— Text provided —
※

I have NC'd for this but have used this name before about the same family.
So....I have a very long standing close friend called Lisa (not her real name), and she is married to Gary. They have a DS - Damien, aged 13. Damien is extremely rude, unpleasant, goes out of his way to disrupt or ruin events or arrangements and can be dangerous. Parents very lax and it has made me consider the friendship. Anyway, Damien started behaving a little better at the end of last year, which was a relief as we have a holiday booked with them for this July. We live an hour away from each other but we've seen them regularly (but not since lockdown) and all is well. We were all excited about the holiday and then Covid 19 happened so it was doubtful. It now looks likely it will happen - it is glamping at a very secluded campsite/farm in England, that only takes very limited numbers. Facilities are shared such as showers and toilets, but essentially we and Damien's family have our own field, and our tents will be alongside each other. We are likely to be the first visitors as the site is hoping it will open at the start of school holidays.
I have, in the past, suffered significant health issues - Lisa knows this because we were house sharing during one of them, before we met our DHs. I am not in a shielding category, but I am in a high risk category. My GP has told me I should take great care, and I am, and Lisa and Gary know this. I quite like rules anyway, and I and DH work from home, my DC are off school anyway (age 12 and 13) as their years haven't gone back, and I mostly get a supermarket delivery with a trip to the shops once every couple of weeks.

※

— Dataset content —

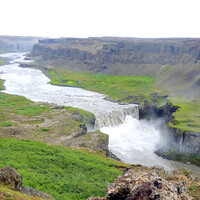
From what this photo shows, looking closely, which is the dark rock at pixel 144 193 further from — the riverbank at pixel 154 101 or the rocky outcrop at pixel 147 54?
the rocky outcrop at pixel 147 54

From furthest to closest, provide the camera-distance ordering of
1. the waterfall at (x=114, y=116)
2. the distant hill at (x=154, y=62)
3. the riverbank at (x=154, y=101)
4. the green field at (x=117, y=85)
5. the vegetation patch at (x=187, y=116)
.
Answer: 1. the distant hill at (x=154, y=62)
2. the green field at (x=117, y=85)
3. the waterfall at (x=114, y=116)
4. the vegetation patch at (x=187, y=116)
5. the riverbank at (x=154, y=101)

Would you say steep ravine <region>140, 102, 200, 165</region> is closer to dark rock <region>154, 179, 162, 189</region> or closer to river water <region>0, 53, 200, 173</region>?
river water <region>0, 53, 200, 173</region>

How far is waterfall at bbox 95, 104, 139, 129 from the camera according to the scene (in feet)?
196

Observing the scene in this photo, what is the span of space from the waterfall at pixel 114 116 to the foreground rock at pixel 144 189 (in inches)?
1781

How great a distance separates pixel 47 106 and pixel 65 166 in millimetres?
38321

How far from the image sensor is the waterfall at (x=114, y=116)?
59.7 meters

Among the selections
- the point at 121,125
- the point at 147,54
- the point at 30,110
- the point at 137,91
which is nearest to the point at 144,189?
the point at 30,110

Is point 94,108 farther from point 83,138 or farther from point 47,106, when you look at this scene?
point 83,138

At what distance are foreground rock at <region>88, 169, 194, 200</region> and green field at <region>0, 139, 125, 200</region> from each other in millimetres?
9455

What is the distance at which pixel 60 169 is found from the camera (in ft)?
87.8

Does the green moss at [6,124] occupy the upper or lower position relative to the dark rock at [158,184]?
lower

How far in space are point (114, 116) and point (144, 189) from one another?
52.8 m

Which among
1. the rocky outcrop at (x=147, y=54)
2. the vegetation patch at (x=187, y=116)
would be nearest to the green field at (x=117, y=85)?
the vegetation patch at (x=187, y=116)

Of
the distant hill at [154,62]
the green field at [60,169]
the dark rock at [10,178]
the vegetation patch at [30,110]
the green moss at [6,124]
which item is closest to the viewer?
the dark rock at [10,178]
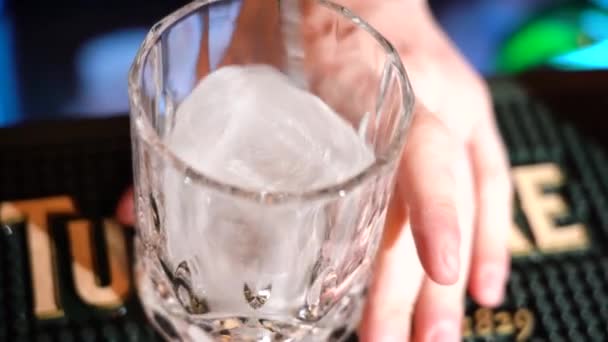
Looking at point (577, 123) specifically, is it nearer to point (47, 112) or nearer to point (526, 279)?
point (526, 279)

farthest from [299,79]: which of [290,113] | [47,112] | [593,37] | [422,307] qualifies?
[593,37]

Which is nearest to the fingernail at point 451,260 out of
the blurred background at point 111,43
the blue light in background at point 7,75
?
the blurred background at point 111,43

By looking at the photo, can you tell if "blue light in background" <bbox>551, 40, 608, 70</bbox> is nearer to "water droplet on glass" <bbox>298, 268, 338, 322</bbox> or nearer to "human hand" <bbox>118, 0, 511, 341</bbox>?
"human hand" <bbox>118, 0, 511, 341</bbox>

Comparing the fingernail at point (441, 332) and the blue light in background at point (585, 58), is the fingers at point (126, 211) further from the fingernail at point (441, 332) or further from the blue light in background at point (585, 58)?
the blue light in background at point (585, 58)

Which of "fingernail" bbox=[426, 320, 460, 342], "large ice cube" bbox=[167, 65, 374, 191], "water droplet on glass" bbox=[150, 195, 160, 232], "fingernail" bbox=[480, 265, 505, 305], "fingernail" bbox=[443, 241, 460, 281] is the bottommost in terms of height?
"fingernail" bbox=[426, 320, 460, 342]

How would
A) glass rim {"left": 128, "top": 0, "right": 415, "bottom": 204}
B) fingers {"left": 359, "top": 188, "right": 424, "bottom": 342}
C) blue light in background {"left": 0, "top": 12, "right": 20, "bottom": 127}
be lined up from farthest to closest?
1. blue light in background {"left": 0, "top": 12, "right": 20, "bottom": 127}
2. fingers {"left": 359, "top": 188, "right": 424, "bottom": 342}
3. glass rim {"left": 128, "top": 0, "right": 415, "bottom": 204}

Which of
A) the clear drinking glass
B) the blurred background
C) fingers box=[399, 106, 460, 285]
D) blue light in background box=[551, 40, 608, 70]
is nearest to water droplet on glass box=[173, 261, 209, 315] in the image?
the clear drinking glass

※

— Problem description —
Please judge whether each statement below agrees with the post about the glamping holiday, answering yes or no and quoting the words of the post that decide it.
1. The two families live an hour away from each other.
2. The writer is in a shielding category.
3. The writer's children have gone back to school.

— Written response —
1. Yes: "We live an hour away from each other"
2. No: "I am not in a shielding category, but I am in a high risk category."
3. No: "my DC are off school anyway (age 12 and 13) as their years haven't gone back"